Ia pun mempertanyakan landasannya Polri tidak memberikan izin kepada Liga Primer, karena tidak adanya rekomendasi dari PSSI?

"Aturan hukum mana yang menunjuk atau memberikan wewenang kepada PSSI untuk menjadi organisasi tunggal yang memberikan rekomendasi untuk penyelenggaraan sebuah kompetisi? Saya melihat, tanpa adanya payung hukum bagi PSSI, pihak kepolisian malah bisa digugat atas tidak diberikannya izin bagi Liga Primer untuk menyelenggarakan kompetisi. Jika ini menimbulkan kerugian bagi PT Liga Primer Indonesia, maka saya khawatir negara cq. Kepolisian harus membayar sejumlah ganti rugi yang besar sekali akibat batalnya digelar kompetisi Liga Primer Indonesia ini. Ini adalah langkah blunder berbahaya yang dibuat oleh PSSI, yang kemudian juga didukung oleh pihak Kepolisian. Jadi, kalau polisi ikut campur dalam kekisruhan ini, Kepolisian akan menghadapi konsekwensi yang lumayan jika PT Liga Primer menggugat pihak Kepolisian," paparnya.

Lebih jauh ia menulis, bahaya sesungguhnya adalah hancurnya dunia persepakbolaan akibat arogansi PSSI. "Bayangkan, jika ada pihak yang membentuk organisasi lain selain PSSI, maka kita akan disibukkan dengan persengketaan dan kembali lahan olahraga sepakbola ini akan kacau balau. Karena undang-undang tidak menutup kemungkinan untuk munculnya induk organisasi lain selain PSSI. Bahkan, statuta FIFA saja memberikan kesempatan luas bagi organisasi untuk bergabung sepanjang memenuhi syarat yang diajukan oleh FIFA (application of membership). Masyarakat yang jengah dengan keberadaan PSSI bahkan bisa saja mengajukan gugatan untuk pembubaran PSSI atau menjadikan PSSI tidak lagi memiliki otoritas tunggal atas persepakbolaan di Indonesia. dan anda tahu, persoalan hukum ini juga mengancam induk organisasi cabang olahraga lain. Hasilnya? Olahraga Indonesia akan disibukkan oleh gugat menggugat, persengketaan yang tiada ujungnya," tulis Winer.

Lalu, bagaimana sebaiknya? Menurut Winer, seharusnya penyelenggaraan kegiatan olahraga haruslah dilakukan secara demokratis. Seharusnya PSSI sebagai pengayom klub olahraga , tidak merasa risih dengan kompetisi yang ada. Seharusnya PSSI tidak langsung main cut-off.

"Saya setuju jika PSSI atau pemerintah menentukan syarat-syarat yang sifatnya standarisasi penyelenggaraan.

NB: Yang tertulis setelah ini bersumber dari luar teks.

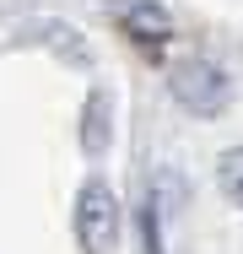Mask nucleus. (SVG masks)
Wrapping results in <instances>:
<instances>
[{"instance_id":"nucleus-1","label":"nucleus","mask_w":243,"mask_h":254,"mask_svg":"<svg viewBox=\"0 0 243 254\" xmlns=\"http://www.w3.org/2000/svg\"><path fill=\"white\" fill-rule=\"evenodd\" d=\"M168 92L179 98V108H189L194 119H211L233 98V76L222 65H211V60H179L168 70Z\"/></svg>"},{"instance_id":"nucleus-2","label":"nucleus","mask_w":243,"mask_h":254,"mask_svg":"<svg viewBox=\"0 0 243 254\" xmlns=\"http://www.w3.org/2000/svg\"><path fill=\"white\" fill-rule=\"evenodd\" d=\"M76 238H81L87 254H108L114 238H119V200H114V190L103 179H92L76 195Z\"/></svg>"},{"instance_id":"nucleus-3","label":"nucleus","mask_w":243,"mask_h":254,"mask_svg":"<svg viewBox=\"0 0 243 254\" xmlns=\"http://www.w3.org/2000/svg\"><path fill=\"white\" fill-rule=\"evenodd\" d=\"M114 141V98L108 92H92L87 98V114H81V146L87 152H108Z\"/></svg>"},{"instance_id":"nucleus-4","label":"nucleus","mask_w":243,"mask_h":254,"mask_svg":"<svg viewBox=\"0 0 243 254\" xmlns=\"http://www.w3.org/2000/svg\"><path fill=\"white\" fill-rule=\"evenodd\" d=\"M124 27L135 33V38H146V44H157V38H168V11L162 5H151V0H130L124 5Z\"/></svg>"},{"instance_id":"nucleus-5","label":"nucleus","mask_w":243,"mask_h":254,"mask_svg":"<svg viewBox=\"0 0 243 254\" xmlns=\"http://www.w3.org/2000/svg\"><path fill=\"white\" fill-rule=\"evenodd\" d=\"M216 184H222V195H227L233 205H243V146L222 152V162H216Z\"/></svg>"}]
</instances>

Misalnya, kepastian tempat, perangkat, badan hukum, kekuatan finansial, pembinaan , dan sebagainya. Jadi, bukan karena hal-hal yang sifatnya otoritarian. Karena posisi PSSI sendiri sebagai induk cabang olahraga tidak pernah memiliki landasan hukum. Ada sebuah bahaya. PT Liga Primer telah menginvestasikan banyak sekali uang untuk penyelenggaraan kompetisi ini. Tentu tidak mungkin PT Liga Primer Indonesia akan tinggal diam jika kompetisi ini gagal dilakukan. Baik PSSI maupun pemerintah lewat Kepolisian, akan menghadapi konsekuensi yang cukup lumayan jika mereka tetap berniat menjegal penyelenggaraan kompetisi Liga Primer Indonesia (LPI) ini secara arogan. Sekali lagi, karena PSSI tidak memiliki cantolan hukum di dalam UU 3/ tahun 2005 untuk mengklaim sebaga satu-satunya induk cabang olahraga sepakbola," tulis Winer.

Sebaiknya, lanjut dia, kedua belah pihak baik LPI maupun PSSI segera berembuk untuk mencari jalan keluar terbaik tanpa merugikan masyarakat.

"Keberadaan seorang narapidana sebagai ketua PSSI saja sudah memberikan beban yang cukup berat bagi para suporter bola di Indonesia dan kita, para penikmat musiman (warga negara lainnya). Kita merindukan adanya dunia persepakbolaan yang sehat, industri olahraga yang bebas dari korupsi, dan pejabat yang bersih dari kasus korupsi di pucuk pimpinan organisasi olahraga. Bagian kita sebagai masyarakat adalah menyatukan kekuatan, langkah , untuk mengenyahkan para begundal dan penjahat dari dunia olahraga. Kita tahu siapa mereka itu. Media, masyarakat melalui berbagai jaringan sosial harus melakukan sesuatu, setidaknya melakukan kampanye. Kita berharap tidak terjadi persengketaan yang akan menyandera dunia olahraga, apalagi sepakbola, akibat arogansi para pejabat di PSSI," tulis Winer.